2023; Nature Portfolio; Linguagem: Inglês

10.1038/s43018-022-00508-5

2662-1347

Ana Ruiz-Sáenz, Chloé E. Atreya, Changjun Wang, Bo Pan, Courtney A. Dreyer, Diede Brunen, Anirudh Prahallad, Denise P. Muñoz, Dana J. Ramms, Valeria Burghi, Danislav S. Spassov, Eleanor Fewings, Yeonjoo Hwang, Cynthia Cowdrey, Christina Moelders, Cecilia Schwarzer, Denise M. Wolf, Byron Hann, Scott R. VandenBerg, Kevan M. Shokat, Mark M. Moasser, René Bernards, J. Silvio Gutkind, Laura van ′t Veer, Jean‐Philippe Coppé,

Cytokine Signaling Pathways and Interactions

Abstract BRAF V600E mutation confers a poor prognosis in metastatic colorectal cancer (CRC) despite combinatorial targeted therapies based on the latest understanding of signaling circuitry.
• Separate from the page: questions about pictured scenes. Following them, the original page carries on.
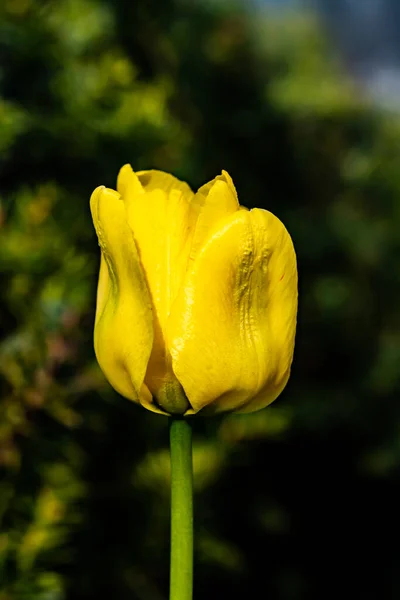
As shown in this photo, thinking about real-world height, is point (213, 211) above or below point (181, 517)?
above

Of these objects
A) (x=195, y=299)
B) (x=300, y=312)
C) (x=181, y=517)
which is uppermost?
(x=300, y=312)

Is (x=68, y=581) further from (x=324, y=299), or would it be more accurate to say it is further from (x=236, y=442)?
(x=324, y=299)

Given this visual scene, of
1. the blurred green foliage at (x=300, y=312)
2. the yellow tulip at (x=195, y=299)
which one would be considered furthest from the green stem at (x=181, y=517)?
the blurred green foliage at (x=300, y=312)

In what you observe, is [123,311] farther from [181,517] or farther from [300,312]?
[300,312]

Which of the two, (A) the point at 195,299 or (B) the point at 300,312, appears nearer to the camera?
(A) the point at 195,299

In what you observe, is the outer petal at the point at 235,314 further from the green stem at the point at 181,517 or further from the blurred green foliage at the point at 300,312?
the blurred green foliage at the point at 300,312

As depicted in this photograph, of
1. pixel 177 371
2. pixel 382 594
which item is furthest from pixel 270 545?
pixel 177 371

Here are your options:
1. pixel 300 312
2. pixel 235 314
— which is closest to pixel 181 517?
pixel 235 314
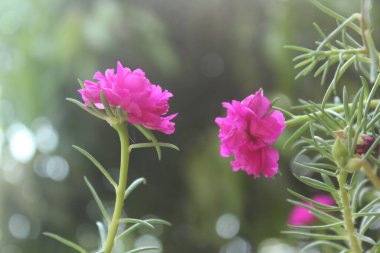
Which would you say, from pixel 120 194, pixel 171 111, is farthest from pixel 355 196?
pixel 171 111

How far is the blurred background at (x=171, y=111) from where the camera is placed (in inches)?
52.9

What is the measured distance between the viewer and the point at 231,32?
148cm

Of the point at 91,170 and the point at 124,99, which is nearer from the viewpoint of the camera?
the point at 124,99

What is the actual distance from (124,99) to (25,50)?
3.68ft

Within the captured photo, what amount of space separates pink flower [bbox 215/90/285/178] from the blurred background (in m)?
0.97

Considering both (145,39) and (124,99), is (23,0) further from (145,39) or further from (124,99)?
(124,99)

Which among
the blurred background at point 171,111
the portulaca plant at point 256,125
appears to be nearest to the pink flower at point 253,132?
the portulaca plant at point 256,125

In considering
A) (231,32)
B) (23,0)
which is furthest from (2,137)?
(231,32)

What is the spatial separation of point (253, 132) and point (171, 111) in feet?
3.26

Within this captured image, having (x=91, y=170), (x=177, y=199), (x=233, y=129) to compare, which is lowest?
(x=177, y=199)

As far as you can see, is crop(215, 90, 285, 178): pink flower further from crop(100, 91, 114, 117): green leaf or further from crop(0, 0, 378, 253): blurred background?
crop(0, 0, 378, 253): blurred background

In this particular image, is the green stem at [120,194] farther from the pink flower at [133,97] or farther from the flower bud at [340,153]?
the flower bud at [340,153]

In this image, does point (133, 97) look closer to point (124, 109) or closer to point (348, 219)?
point (124, 109)

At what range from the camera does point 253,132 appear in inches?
13.5
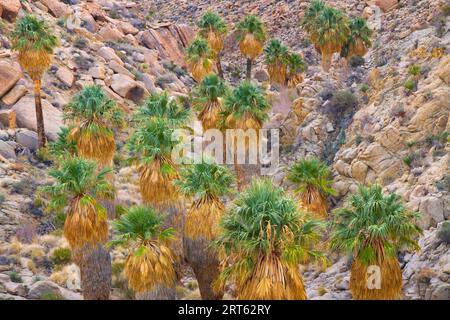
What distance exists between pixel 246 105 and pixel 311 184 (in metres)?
6.57

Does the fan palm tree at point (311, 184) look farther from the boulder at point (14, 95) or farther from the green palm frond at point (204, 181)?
the boulder at point (14, 95)

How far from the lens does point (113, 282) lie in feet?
101

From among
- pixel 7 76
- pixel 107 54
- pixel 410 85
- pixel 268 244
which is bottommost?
pixel 268 244

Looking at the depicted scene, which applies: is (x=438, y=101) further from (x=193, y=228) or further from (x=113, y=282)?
(x=113, y=282)

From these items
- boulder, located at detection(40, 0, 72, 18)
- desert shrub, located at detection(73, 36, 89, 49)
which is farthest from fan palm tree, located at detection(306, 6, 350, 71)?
boulder, located at detection(40, 0, 72, 18)

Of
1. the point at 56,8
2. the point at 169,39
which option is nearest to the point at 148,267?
the point at 56,8

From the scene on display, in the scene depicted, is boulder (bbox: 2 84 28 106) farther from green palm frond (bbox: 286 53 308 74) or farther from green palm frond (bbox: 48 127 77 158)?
green palm frond (bbox: 286 53 308 74)

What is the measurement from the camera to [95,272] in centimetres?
2741

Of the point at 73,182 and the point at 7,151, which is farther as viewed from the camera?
the point at 7,151

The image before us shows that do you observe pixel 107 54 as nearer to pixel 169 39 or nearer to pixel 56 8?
pixel 56 8

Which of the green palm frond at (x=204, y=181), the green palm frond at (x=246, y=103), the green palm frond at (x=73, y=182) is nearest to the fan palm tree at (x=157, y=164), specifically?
the green palm frond at (x=204, y=181)

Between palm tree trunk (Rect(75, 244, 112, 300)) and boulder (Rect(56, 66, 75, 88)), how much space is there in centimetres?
2603
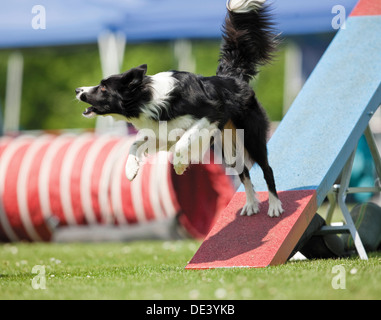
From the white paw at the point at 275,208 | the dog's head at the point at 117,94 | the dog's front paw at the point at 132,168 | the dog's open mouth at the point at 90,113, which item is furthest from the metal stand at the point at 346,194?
the dog's open mouth at the point at 90,113

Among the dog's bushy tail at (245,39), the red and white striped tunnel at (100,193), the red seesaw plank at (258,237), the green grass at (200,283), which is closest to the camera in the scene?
the green grass at (200,283)

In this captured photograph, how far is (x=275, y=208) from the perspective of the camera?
4871mm

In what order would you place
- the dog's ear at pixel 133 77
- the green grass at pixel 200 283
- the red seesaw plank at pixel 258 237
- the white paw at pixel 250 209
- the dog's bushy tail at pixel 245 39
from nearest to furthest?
the green grass at pixel 200 283 → the red seesaw plank at pixel 258 237 → the dog's ear at pixel 133 77 → the white paw at pixel 250 209 → the dog's bushy tail at pixel 245 39

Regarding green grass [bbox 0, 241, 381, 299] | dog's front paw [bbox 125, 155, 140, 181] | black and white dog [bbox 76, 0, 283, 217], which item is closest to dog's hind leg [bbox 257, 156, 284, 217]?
black and white dog [bbox 76, 0, 283, 217]

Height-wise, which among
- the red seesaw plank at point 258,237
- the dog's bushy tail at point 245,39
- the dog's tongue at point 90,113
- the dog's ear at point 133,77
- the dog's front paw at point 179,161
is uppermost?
the dog's bushy tail at point 245,39

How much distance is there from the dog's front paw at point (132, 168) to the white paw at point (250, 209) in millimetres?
1030

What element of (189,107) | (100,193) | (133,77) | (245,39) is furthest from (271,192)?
(100,193)

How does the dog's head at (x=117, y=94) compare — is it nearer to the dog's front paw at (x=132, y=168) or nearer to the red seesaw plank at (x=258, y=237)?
the dog's front paw at (x=132, y=168)

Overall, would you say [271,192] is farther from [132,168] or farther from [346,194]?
[132,168]

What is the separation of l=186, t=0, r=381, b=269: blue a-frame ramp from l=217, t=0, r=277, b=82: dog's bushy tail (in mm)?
716

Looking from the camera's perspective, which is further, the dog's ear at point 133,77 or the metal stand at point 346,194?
the metal stand at point 346,194

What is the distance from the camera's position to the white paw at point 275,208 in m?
4.85

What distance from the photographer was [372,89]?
207 inches
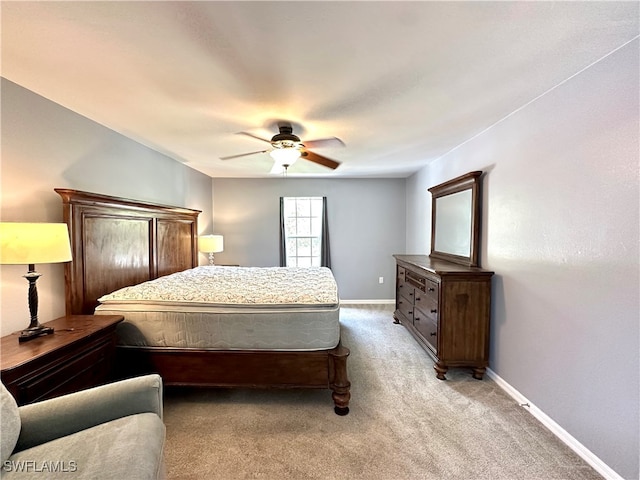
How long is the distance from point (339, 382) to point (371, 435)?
0.41 metres

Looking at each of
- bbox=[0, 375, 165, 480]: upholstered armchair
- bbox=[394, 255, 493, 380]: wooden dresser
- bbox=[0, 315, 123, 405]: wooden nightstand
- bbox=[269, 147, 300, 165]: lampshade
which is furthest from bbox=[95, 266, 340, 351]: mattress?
bbox=[269, 147, 300, 165]: lampshade

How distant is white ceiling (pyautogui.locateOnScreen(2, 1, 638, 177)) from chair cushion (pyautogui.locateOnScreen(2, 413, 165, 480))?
1.85 meters

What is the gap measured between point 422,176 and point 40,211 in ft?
15.3

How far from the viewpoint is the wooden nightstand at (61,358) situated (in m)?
1.45

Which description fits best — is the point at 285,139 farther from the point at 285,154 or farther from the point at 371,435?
the point at 371,435

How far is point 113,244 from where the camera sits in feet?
9.10

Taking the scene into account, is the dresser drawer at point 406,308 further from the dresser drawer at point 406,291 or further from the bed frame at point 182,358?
the bed frame at point 182,358

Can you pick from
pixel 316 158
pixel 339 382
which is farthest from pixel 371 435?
pixel 316 158

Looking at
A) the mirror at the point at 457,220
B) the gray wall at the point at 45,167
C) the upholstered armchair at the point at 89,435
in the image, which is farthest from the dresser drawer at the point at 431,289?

To identify parallel resistance mechanisms induced by BRAF–MEK–EGFR co-targeting, we used a high-throughput kinase activity mapping platform. Here we show that SRC kinases are systematically activated in BRAF V600E CRC following targeted inhibition of BRAF ± EGFR and that coordinated targeting of SRC with BRAF ± EGFR increases treatment efficacy in vitro and in vivo. SRC drives resistance to BRAF ± EGFR targeted therapy independently of ERK signaling by inducing transcriptional reprogramming through β-catenin (CTNNB1). The EGFR-independent compensatory activation of SRC kinases is mediated by an autocrine prostaglandin E 2 loop that can be blocked with cyclooxygenase-2 (COX2) inhibitors. Co-targeting of COX2 with BRAF + EGFR promotes durable suppression of tumor growth in patient-derived tumor xenograft models. COX2 inhibition represents a drug-repurposing strategy to overcome therapeutic resistance in BRAF V600E CRC.